Scott supplies local eateries, including Con Alma and Hyeholde Restaurant, with seasonal mushrooms and sells them online through Market Wagon and at farmers’ markets throughout the city. Patrons are amazed by the bright colors and shapes. Some resemble flowers or corral; others look like aliens from outer space. All are edible. Her Facebook page is a showcase of mushrooms in all their photogenic glory.
“Americans are terrified of mushrooms,” Scott says with a laugh. “If anything good came out of the pandemic, it’s the increased awareness that there are incredible health benefits to eating mushrooms.”
Although there are no fungi that are approved by the FDA for medicinal purposes, studies indicate that mushrooms are rich in antioxidants, vitamins and minerals and help protect your heart, digestive system and brain function.
Scott grew up on a 65-acre farm in Harmony, PA, where she foraged for wild mushrooms with her dad.

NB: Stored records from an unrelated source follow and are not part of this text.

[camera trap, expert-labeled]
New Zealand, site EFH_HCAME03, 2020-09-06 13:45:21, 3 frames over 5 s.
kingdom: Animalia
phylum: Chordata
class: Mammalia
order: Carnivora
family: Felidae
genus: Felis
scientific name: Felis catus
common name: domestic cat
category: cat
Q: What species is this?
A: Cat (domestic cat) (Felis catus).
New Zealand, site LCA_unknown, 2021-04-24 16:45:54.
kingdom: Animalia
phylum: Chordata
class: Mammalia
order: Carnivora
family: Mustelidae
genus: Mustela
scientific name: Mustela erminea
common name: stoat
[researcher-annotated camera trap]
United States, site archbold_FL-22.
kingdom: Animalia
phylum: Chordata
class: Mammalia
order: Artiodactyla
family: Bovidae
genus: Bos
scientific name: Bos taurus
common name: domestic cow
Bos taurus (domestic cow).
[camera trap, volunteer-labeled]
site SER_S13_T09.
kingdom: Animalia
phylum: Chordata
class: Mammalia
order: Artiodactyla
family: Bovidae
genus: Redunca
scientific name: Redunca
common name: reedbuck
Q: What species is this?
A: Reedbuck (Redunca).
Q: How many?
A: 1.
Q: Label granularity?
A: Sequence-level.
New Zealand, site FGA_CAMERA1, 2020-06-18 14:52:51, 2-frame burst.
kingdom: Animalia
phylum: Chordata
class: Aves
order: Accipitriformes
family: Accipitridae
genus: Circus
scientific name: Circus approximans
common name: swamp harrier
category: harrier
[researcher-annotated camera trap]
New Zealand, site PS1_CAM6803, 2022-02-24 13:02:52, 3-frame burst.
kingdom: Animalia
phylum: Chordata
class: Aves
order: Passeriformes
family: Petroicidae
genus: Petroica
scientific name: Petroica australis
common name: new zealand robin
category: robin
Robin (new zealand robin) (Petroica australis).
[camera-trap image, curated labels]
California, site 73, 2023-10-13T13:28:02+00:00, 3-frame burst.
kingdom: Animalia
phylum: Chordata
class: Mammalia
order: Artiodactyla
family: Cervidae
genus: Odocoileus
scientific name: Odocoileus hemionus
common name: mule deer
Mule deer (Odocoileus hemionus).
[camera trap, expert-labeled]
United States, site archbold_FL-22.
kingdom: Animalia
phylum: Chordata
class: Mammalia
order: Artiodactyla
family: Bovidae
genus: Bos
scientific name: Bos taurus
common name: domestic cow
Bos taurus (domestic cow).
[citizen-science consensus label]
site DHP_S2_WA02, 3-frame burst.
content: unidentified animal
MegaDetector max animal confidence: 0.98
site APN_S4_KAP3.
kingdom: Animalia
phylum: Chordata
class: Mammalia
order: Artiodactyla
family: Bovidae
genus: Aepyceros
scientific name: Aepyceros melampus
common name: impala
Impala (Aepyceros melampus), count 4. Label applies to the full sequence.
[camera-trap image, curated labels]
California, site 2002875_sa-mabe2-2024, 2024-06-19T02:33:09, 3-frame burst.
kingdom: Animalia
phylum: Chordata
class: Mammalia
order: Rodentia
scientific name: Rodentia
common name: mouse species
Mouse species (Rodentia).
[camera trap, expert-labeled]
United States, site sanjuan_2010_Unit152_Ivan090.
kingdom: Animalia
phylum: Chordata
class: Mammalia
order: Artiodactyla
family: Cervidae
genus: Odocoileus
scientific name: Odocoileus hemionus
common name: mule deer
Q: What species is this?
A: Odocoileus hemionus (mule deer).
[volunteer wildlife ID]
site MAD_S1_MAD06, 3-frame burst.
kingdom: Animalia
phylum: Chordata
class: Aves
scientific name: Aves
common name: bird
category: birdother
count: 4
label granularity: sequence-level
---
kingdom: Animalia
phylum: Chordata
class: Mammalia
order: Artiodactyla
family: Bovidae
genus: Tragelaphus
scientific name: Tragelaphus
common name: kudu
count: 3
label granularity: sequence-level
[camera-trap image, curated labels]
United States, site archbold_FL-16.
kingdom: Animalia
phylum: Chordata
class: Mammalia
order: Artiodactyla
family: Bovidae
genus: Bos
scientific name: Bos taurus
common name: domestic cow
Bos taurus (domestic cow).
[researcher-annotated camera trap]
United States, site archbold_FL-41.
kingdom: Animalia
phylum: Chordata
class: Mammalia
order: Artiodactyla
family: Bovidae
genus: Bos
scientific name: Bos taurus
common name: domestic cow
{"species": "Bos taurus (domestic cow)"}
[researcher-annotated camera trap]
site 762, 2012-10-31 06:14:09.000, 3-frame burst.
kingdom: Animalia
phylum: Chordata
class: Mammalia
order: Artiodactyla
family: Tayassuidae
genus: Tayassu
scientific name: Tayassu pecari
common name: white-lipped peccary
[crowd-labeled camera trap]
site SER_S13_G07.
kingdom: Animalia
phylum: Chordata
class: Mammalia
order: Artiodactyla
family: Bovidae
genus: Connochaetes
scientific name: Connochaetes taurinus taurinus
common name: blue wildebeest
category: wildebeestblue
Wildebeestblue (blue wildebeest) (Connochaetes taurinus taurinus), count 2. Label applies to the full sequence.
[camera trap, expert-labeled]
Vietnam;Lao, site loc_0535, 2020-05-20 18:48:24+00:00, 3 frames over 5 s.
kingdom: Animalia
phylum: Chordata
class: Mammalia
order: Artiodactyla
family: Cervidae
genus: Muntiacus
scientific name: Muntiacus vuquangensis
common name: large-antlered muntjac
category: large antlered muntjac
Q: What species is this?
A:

These days, her mushrooms start off in Petri dishes, where Scott grows mycelium, the vegetative part of the fungus that has root-like filaments. They are nurtured in a 350-square-foot, climate-controlled storage unit, where a hydro fogger keeps the humidity high. With the help of her 6-year-old daughter, Isobel — who can rattle off mushroom names as fast as her ABCs — Scott produces between 80 to 100 pounds of produce a week.
Due to the recent restaurant shutdown and the end of the farmers’ market season, she’s had to compost a lot of her stock. She encourages people to contact her through Facebook to purchase mushrooms for their home-cooked meals.
There are 14 different mushrooms growing right now. Scott, who got her start in the culinary industry through big Burrito Restaurant Group, says her favorite is Lion’s Mane, which she regularly throws in stir fry dishes. Many vegans use the species as a seafood substitute due to it’s crablike taste and texture.
Scott is fascinated by fungi and plans to visit the Mushroom Festival in Kennett Square, PA, the self-proclaimed Mushroom Capital of the World, once Covid restrictions are lifted. The two-day street fair draws 100,000 people annually.
Until then, she doesn’t have to go very far to see mushrooms being celebrated. On a recent drive to the grow room, Scott noticed decorative mushrooms carved into the McKees Rocks Bridge.
“It’s like I was meant to be here,” she says.